### Trecho

A segunda percepção de maior interesse registrada por Antonio Candido na resenha sobre o Grande sertão: veredas é um bom ponto de partida para se pensar essas e outras questões. Com alguma hesitação, o resenhista indica o narrador como elemento seminal no romance: “o miolo nutritivo é – não sei se diga – a expressão ou a personalidade do narrador”.[9] Essa é mais uma passagem de sua apreciação inicial do livro que Candido retomou em O homem dos avessos, onde observa que o tonus singular da narrativa se deve “à crispação incessante do narrador em face dos atos e sentimentos vividos, traduzidos pela recorrência dos torneios de expressão, elaborados e reelaborados a cada página em torno das obsessões fundamentais”.[10] Até aí, porém, o crítico não tinha desenvolvido efetivamente uma hipótese que lançasse luz sobre o modo como a expressão ou a personalidade do narrador interfere nos diversos planos da obra, o que acontece apenas em 1966, com o estudo Jagunços mineiros de Cláudio a Guimarães Rosa.
Após detalhada análise diacrônica da figuração do “valentão armado” na literatura mineira desde o século XVIII, Candido indica, numa só tacada, os procedimentos que viabilizam a transcendência do regional no Grande sertão: veredas e a “condição formal básica” do romance – identificada no modo como o narrador conduz a apresentação da matéria. Essas formulações, que o autor desenvolve na seqüência do ensaio, são introduzidas no seguinte trecho:
(...) Guimarães Rosa tomou um tipo humano tradicional em nossa ficção e, desbastando os seus elementos contingentes, transportou-o, além do documento, até à esfera onde os tipos literários passam a representar os problemas comuns da nossa humanidade, desprendendo-se do molde histórico e social de que partiram.
Em Grande sertão: veredas, esta operação de alta estética foi possível devido a certos procedimentos ligados ao foco narrativo, que por sua vez comanda uma expressividade máxima da linguagem utilizada. (...) No espaço fechado do sertão a vida ganha aspectos projetados pela maneira de ser de Riobaldo, que descobre ou redescobre o mundo em função da sua angústia e do seu dilaceramento. A narrativa na primeira pessoa favorece a solidariedade entre ambos, ao estabelecer uma paridade entre o dilaceramento do narrador e o dilaceramento do mundo, que se condicionam e se reforçam mutuamente. O narrador tinge a narrativa por uma constante redução ao presente, fazendo com que o passado seja aferido incessantemente à cor da sua angústia de agora (...). O mundo é visto numa totalidade impressionante, na qual ser jagunço foi a condição para compreender os vários lados da vida, vistos agora por quem foi jagunço. Primeira pessoa conduzindo a uma presentificação do passado, a uma simultaneidade temporal que aprofunda o significado de cada coisa –, parece a condição formal básica de Grande sertão: veredas.

######
### Dados

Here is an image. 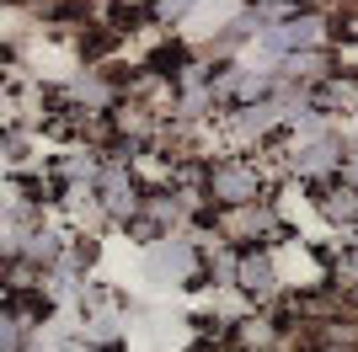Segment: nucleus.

######

▸ **Exercícios**
[A] Segundo o trecho, em que ano e com qual estudo Candido desenvolve a hipótese sobre como a expressão ou a personalidade do narrador interfere nos planos da obra?
[B] Devolva a passagem do trecho que começa em "Após detalhada análise" e segue até "de que partiram.".
Responda apenas com base no trecho.

▸ **Respostas**
[A] Em 1966, com o estudo Jagunços mineiros de Cláudio a Guimarães Rosa.

[B]
Após detalhada análise diacrônica da figuração do “valentão armado” na literatura mineira desde o século XVIII, Candido indica, numa só tacada, os procedimentos que viabilizam a transcendência do regional no Grande sertão: veredas e a “condição formal básica” do romance – identificada no modo como o narrador conduz a apresentação da matéria. Essas formulações, que o autor desenvolve na seqüência do ensaio, são introduzidas no seguinte trecho:
(...) Guimarães Rosa tomou um tipo humano tradicional em nossa ficção e, desbastando os seus elementos contingentes, transportou-o, além do documento, até à esfera onde os tipos literários passam a representar os problemas comuns da nossa humanidade, desprendendo-se do molde histórico e social de que partiram.